Information shown.

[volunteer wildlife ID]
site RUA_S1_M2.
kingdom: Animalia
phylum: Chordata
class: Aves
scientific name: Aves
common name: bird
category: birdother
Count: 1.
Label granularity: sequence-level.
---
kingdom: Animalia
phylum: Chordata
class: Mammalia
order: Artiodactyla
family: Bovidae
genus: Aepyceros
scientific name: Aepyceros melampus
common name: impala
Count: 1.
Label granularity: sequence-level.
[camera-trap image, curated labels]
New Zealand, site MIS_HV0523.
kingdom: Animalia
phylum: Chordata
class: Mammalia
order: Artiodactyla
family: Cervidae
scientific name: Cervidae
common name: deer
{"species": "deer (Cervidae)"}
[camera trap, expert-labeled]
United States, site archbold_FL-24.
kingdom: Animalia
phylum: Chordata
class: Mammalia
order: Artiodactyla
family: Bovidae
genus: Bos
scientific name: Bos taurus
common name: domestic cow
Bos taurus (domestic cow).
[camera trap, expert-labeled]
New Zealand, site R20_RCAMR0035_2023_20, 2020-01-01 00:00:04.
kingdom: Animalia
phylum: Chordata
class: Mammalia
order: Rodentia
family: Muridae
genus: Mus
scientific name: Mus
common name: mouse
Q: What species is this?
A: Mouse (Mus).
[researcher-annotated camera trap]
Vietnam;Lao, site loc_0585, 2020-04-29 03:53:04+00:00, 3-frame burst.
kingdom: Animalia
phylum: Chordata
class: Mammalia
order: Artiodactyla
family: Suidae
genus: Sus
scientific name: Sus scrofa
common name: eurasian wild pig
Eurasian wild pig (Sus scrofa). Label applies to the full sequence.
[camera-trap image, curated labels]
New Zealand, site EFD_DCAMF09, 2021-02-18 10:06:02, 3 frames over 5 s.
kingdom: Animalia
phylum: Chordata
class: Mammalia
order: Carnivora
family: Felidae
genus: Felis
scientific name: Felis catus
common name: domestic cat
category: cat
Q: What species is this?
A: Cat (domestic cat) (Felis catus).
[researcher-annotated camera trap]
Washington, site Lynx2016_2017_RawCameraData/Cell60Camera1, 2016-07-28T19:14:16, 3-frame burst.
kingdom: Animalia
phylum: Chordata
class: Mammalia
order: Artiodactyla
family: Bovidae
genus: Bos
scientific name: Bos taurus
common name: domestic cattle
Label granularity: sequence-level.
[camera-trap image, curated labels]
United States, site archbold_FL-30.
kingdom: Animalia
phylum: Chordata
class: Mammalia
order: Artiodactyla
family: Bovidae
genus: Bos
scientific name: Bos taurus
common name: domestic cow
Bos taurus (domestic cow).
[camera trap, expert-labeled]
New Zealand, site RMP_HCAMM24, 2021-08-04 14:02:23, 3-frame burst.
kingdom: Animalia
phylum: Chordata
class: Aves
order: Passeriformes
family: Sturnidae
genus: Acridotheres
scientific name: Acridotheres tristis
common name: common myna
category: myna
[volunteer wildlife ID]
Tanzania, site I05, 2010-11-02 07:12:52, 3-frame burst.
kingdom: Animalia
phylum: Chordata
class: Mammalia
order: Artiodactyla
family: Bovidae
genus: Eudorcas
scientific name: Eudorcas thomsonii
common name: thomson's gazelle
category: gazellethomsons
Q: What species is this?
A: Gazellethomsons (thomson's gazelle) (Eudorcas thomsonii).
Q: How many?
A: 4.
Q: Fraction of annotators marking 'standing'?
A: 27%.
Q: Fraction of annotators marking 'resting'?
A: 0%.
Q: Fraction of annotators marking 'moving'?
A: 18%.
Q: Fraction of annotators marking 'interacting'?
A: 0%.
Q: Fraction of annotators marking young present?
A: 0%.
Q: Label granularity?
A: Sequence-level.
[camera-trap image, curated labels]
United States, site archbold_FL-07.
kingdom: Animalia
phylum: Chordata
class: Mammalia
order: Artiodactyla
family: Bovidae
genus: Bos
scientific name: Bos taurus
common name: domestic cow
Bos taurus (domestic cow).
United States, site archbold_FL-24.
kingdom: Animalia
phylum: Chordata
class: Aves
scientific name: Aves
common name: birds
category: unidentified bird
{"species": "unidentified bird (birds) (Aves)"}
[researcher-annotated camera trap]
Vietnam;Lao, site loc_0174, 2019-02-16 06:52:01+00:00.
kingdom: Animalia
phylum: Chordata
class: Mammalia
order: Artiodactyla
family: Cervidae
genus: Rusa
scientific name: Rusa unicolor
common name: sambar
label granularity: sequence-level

Problem statement. Quote the data above in full, changing nothing.

Finished exercise.
[volunteer wildlife ID]
site RUA_S1_M2.
kingdom: Animalia
phylum: Chordata
class: Aves
scientific name: Aves
common name: bird
category: birdother
Count: 1.
Label granularity: sequence-level.
---
kingdom: Animalia
phylum: Chordata
class: Mammalia
order: Artiodactyla
family: Bovidae
genus: Aepyceros
scientific name: Aepyceros melampus
common name: impala
Count: 1.
Label granularity: sequence-level.
[camera-trap image, curated labels]
New Zealand, site MIS_HV0523.
kingdom: Animalia
phylum: Chordata
class: Mammalia
order: Artiodactyla
family: Cervidae
scientific name: Cervidae
common name: deer
{"species": "deer (Cervidae)"}
[camera trap, expert-labeled]
United States, site archbold_FL-24.
kingdom: Animalia
phylum: Chordata
class: Mammalia
order: Artiodactyla
family: Bovidae
genus: Bos
scientific name: Bos taurus
common name: domestic cow
Bos taurus (domestic cow).
[camera trap, expert-labeled]
New Zealand, site R20_RCAMR0035_2023_20, 2020-01-01 00:00:04.
kingdom: Animalia
phylum: Chordata
class: Mammalia
order: Rodentia
family: Muridae
genus: Mus
scientific name: Mus
common name: mouse
Q: What species is this?
A: Mouse (Mus).
[researcher-annotated camera trap]
Vietnam;Lao, site loc_0585, 2020-04-29 03:53:04+00:00, 3-frame burst.
kingdom: Animalia
phylum: Chordata
class: Mammalia
order: Artiodactyla
family: Suidae
genus: Sus
scientific name: Sus scrofa
common name: eurasian wild pig
Eurasian wild pig (Sus scrofa). Label applies to the full sequence.
[camera-trap image, curated labels]
New Zealand, site EFD_DCAMF09, 2021-02-18 10:06:02, 3 frames over 5 s.
kingdom: Animalia
phylum: Chordata
class: Mammalia
order: Carnivora
family: Felidae
genus: Felis
scientific name: Felis catus
common name: domestic cat
category: cat
Q: What species is this?
A: Cat (domestic cat) (Felis catus).
[researcher-annotated camera trap]
Washington, site Lynx2016_2017_RawCameraData/Cell60Camera1, 2016-07-28T19:14:16, 3-frame burst.
kingdom: Animalia
phylum: Chordata
class: Mammalia
order: Artiodactyla
family: Bovidae
genus: Bos
scientific name: Bos taurus
common name: domestic cattle
Label granularity: sequence-level.
[camera-trap image, curated labels]
United States, site archbold_FL-30.
kingdom: Animalia
phylum: Chordata
class: Mammalia
order: Artiodactyla
family: Bovidae
genus: Bos
scientific name: Bos taurus
common name: domestic cow
Bos taurus (domestic cow).
[camera trap, expert-labeled]
New Zealand, site RMP_HCAMM24, 2021-08-04 14:02:23, 3-frame burst.
kingdom: Animalia
phylum: Chordata
class: Aves
order: Passeriformes
family: Sturnidae
genus: Acridotheres
scientific name: Acridotheres tristis
common name: common myna
category: myna
[volunteer wildlife ID]
Tanzania, site I05, 2010-11-02 07:12:52, 3-frame burst.
kingdom: Animalia
phylum: Chordata
class: Mammalia
order: Artiodactyla
family: Bovidae
genus: Eudorcas
scientific name: Eudorcas thomsonii
common name: thomson's gazelle
category: gazellethomsons
Q: What species is this?
A: Gazellethomsons (thomson's gazelle) (Eudorcas thomsonii).
Q: How many?
A: 4.
Q: Fraction of annotators marking 'standing'?
A: 27%.
Q: Fraction of annotators marking 'resting'?
A: 0%.
Q: Fraction of annotators marking 'moving'?
A: 18%.
Q: Fraction of annotators marking 'interacting'?
A: 0%.
Q: Fraction of annotators marking young present?
A: 0%.
Q: Label granularity?
A: Sequence-level.
[camera-trap image, curated labels]
United States, site archbold_FL-07.
kingdom: Animalia
phylum: Chordata
class: Mammalia
order: Artiodactyla
family: Bovidae
genus: Bos
scientific name: Bos taurus
common name: domestic cow
Bos taurus (domestic cow).
United States, site archbold_FL-24.
kingdom: Animalia
phylum: Chordata
class: Aves
scientific name: Aves
common name: birds
category: unidentified bird
{"species": "unidentified bird (birds) (Aves)"}
[researcher-annotated camera trap]
Vietnam;Lao, site loc_0174, 2019-02-16 06:52:01+00:00.
kingdom: Animalia
phylum: Chordata
class: Mammalia
order: Artiodactyla
family: Cervidae
genus: Rusa
scientific name: Rusa unicolor
common name: sambar
label granularity: sequence-level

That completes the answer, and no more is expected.